Can someone please check my proof and my definitions.

Let $$A \in \mathbb{R}^{n \times m}$$ be my matrix.

The left null space of $$A$$ is written as,

$$\mathcal{N}(A^\top) = \{x \in \mathbb{R}^n| A^\top x = 0\}$$

The orthogonal complement of the column space $$\mathcal{C}(A)$$ is written as,

$$\mathcal{C}(A)^\perp = \{x \in \mathbb{R}^n | x^\top y = 0, \forall y \in \mathcal{C}(A)\}$$

We want to show that $$\mathcal{N}(A^\top) = \mathcal{C}(A)^\perp$$

First, we show, $$\mathcal{N}(A^\top) \subseteq \mathcal{C}(A)^\perp$$

Let $$x \in \mathcal{N}(A^\top)$$, then $$A^\top x = 0 \implies x^\top A = 0^\top \implies x^\top Av= 0^\top v, \forall v \in \mathcal{C}(A) \implies x^\top y = 0 , y = Av$$, $$\implies x \in C(A)^\perp$$.

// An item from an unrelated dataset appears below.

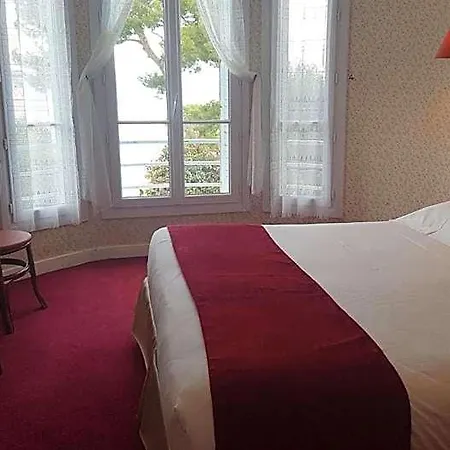De Charme Brise Marine Hotel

Next, we show, $$\mathcal{N}(A^\top) \supseteq \mathcal{C}(A)^\perp$$

Let $$x \in C(A)^\perp$$, then $$x^\top y = 0$$, forall $$y \in C(A)$$. But $$y = Av, \forall v \in \mathbb{R}^n$$. Hence, $$x^\top y = x^\top Av = v^\top A^\top x.$$ For all $$v \neq 0, A^\top x = 0$$, hence $$x \in \mathcal{N}(A^\top)$$.

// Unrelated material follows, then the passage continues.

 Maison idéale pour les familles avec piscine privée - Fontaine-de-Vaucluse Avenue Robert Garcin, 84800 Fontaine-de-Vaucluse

I'm pretty confident about the first proof. But the second proof is a bit more rough. Can someone please check for me.

$$y \in C(A)$$ means that there exists (at least one) $$v$$ of appropriate dimension such that $$y = Av$$.

So we can say: For $$x \in C(A)^{\perp}$$, then $$x^T y = 0$$ for every $$y \in C(A)$$. For every $$y \in C(A)$$, we can express $$y = Av$$ for some (nonzero) $$v$$. So we can always express $$x^T y$$ as $$x^T Av$$. So $$x^T y = x^T (A v) = (x^T A) v = (A^T x)^T v = 0^T v = 0$$ for $$v \neq 0$$, so we must have $$A^T x = 0$$, i.e., $$x \in N(A^T)$$.